Last Sunday at TBT we heard this heart-rendering sermon from Richard Coekin on the Lord's prayer, all focused in the miracle of the first line in being able to call God 'Our Father', or indeed 'Dad' as he said the contemporary equivalent now is. This should impact so many things in the way we relate to God and get us excited about talking to a caring, loving Dad who delights in hearing us and never fails to take note of anything we say or bring before Him.
Directly after the sermon I felt the guilt at not speaking to God enough about all the daily small worries we let fester in our minds...and rather stupid at worrying too much and not focusing on God when I pray as I should do. It is elating to think that why should we let ourselves get so wound up about so many things when God the awesome creator of the universe is our Dad?! As Richard highlighted, the remedy to our slack prayer lives is not to think about technique but to renew our theology and take on board what it means to be able to follow Jesus' example in praying and be able to call God our Father! Not only does God being in control and being our Dad cast away our worries, but it is the miracle of grace that we can always rejoice in!
Yet me being human and an emotional wreck at the first sign of trouble I let myself get worried again. I woke-up the next morning completely wiped out from another ear infection, (the third time I've caught something within the past 7 weeks) in tears worrying about what people at work were going to think when I phoned up asking for yet more time off. Of course I'd got stressed out allowing myself to build something up to be worse than what it was (a common problem I indulge in!). But worse than that was I'd let my worry take over and lose focus of something I'd heard hours before- that God the all-Sovereign and all powerful creator is my Dad!

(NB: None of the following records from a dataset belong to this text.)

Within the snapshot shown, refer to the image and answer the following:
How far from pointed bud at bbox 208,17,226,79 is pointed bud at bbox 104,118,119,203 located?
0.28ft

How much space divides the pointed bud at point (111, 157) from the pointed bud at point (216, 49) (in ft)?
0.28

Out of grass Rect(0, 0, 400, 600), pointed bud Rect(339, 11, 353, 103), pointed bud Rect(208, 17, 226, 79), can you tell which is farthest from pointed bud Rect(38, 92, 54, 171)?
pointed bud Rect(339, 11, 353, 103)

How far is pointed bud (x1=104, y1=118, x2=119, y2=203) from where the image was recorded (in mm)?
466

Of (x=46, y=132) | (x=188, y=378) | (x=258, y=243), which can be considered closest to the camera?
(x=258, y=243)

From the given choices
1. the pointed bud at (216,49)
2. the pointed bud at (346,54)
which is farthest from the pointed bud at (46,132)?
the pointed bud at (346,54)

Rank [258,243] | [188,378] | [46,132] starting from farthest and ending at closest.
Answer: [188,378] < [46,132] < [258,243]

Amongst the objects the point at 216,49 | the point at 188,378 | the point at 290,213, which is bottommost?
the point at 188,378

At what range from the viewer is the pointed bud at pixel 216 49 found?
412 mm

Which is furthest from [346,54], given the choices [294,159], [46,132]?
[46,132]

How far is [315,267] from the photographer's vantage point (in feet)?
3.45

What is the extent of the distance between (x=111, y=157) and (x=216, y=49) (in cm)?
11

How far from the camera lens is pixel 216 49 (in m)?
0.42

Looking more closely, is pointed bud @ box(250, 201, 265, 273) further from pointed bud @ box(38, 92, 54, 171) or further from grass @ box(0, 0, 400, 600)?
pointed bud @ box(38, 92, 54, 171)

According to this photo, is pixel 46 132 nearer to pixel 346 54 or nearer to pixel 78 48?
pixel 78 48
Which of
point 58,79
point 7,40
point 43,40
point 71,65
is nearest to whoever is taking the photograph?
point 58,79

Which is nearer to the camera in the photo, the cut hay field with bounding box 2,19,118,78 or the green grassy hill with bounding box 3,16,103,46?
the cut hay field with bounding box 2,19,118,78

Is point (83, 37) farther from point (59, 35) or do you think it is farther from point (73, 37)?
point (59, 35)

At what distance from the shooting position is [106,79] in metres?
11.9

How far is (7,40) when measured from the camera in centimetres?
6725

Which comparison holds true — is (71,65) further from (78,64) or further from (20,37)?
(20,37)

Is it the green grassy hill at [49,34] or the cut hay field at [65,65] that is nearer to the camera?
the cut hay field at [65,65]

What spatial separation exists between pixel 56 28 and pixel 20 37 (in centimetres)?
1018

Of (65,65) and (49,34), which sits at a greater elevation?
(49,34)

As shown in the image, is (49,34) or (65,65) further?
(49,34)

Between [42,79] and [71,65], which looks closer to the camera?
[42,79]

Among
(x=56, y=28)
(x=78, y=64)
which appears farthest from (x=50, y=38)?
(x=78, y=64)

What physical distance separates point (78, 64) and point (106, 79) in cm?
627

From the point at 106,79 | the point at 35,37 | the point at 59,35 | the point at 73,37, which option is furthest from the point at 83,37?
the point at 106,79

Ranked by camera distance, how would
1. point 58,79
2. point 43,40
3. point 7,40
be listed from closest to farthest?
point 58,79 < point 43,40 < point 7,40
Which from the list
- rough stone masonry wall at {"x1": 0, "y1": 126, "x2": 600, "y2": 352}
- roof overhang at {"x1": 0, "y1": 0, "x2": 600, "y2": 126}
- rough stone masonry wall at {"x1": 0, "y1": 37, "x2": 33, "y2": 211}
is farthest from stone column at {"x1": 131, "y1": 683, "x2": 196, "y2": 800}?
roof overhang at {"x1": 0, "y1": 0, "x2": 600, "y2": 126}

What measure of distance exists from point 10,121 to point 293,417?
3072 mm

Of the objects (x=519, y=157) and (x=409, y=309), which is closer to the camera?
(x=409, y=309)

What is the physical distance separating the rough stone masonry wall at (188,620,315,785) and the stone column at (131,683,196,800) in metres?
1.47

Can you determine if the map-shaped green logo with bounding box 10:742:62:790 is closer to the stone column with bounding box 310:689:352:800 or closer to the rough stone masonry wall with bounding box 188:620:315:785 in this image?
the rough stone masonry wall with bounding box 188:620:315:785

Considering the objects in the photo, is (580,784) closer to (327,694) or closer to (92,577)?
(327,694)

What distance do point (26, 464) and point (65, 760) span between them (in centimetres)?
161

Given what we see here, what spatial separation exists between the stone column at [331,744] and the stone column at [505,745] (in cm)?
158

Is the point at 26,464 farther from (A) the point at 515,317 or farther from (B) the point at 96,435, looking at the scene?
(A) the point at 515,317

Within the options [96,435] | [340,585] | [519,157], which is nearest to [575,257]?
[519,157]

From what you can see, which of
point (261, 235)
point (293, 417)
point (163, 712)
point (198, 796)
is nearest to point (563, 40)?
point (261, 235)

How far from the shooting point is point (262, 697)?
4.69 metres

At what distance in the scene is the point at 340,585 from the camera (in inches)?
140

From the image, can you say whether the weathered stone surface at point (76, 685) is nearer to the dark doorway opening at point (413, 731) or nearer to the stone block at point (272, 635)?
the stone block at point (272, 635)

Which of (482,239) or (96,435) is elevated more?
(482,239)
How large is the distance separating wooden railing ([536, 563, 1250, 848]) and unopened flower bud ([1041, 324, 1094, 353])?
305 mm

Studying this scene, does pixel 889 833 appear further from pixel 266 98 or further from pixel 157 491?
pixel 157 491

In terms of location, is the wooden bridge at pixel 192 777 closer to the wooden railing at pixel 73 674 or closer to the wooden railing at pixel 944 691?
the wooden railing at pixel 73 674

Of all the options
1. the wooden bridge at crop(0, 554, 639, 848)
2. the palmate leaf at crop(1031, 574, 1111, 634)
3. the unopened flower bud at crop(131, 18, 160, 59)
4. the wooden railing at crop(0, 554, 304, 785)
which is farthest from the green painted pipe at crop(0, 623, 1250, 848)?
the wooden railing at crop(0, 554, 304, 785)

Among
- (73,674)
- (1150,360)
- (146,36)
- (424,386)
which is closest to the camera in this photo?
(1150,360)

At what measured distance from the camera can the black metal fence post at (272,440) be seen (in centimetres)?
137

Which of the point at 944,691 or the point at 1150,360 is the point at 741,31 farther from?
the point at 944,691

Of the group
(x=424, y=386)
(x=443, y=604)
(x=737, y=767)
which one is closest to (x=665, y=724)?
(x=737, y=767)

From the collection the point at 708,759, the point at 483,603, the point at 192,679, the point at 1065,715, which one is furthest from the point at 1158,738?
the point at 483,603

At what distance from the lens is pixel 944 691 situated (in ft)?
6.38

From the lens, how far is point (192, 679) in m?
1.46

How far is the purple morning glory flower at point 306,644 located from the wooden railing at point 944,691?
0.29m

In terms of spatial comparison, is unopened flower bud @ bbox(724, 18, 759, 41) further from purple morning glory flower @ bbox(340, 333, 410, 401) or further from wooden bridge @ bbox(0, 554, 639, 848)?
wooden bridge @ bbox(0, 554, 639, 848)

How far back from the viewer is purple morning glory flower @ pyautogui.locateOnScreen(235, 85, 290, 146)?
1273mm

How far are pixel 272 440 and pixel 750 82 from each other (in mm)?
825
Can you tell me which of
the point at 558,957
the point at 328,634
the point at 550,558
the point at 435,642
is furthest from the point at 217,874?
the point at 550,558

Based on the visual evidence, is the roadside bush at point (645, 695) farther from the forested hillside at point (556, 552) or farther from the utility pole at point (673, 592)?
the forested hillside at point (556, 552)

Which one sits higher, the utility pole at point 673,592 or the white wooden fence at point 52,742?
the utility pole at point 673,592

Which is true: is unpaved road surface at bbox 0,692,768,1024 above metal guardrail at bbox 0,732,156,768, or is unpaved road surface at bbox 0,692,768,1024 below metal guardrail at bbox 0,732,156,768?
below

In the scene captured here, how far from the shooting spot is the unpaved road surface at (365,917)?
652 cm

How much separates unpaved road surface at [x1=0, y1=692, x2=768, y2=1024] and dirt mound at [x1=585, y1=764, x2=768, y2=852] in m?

The teaching we've had recently at TBT has been very challenging as we've been going through the sermon on the mount and have been confronted by so many things we need to deal with such as anger, lust and our attitude towards others. Sunday's talk hit another nerve when you realise you've been a bit stupid and don't spend enough time with God, even though you know there is nothing like resting in His presence and being surrounded by His love and care. We're such idiots sometimes as we run around getting on with the bustle of our lives completely oblivious to His voice most of the time.
Someone described the teaching at Church recently as like having a corkscrew positioned on their heart. It is discomforting and uncomfortable having our sin revealed to us. We can be absolutely horrified when our thoughts and actions get shown-up for what they are. But then amidst this horror is the amazing message of grace- Yes we are far more sinful than we realised, but amazingly we have a God who loves us far more than we ever dreamed of hoping! We see this love in Jesus dying on the cross for us, redeeming us and adopting us- allowing us to call God our Dad! And daily we feel this love as we experience God changing us and comforting us.
Last Sunday's sermon was a reminder and an inspiration to enjoy praying more and talking to our heavenly Dad who delights in hearing from us and is way bigger than anything we face whilst on earth!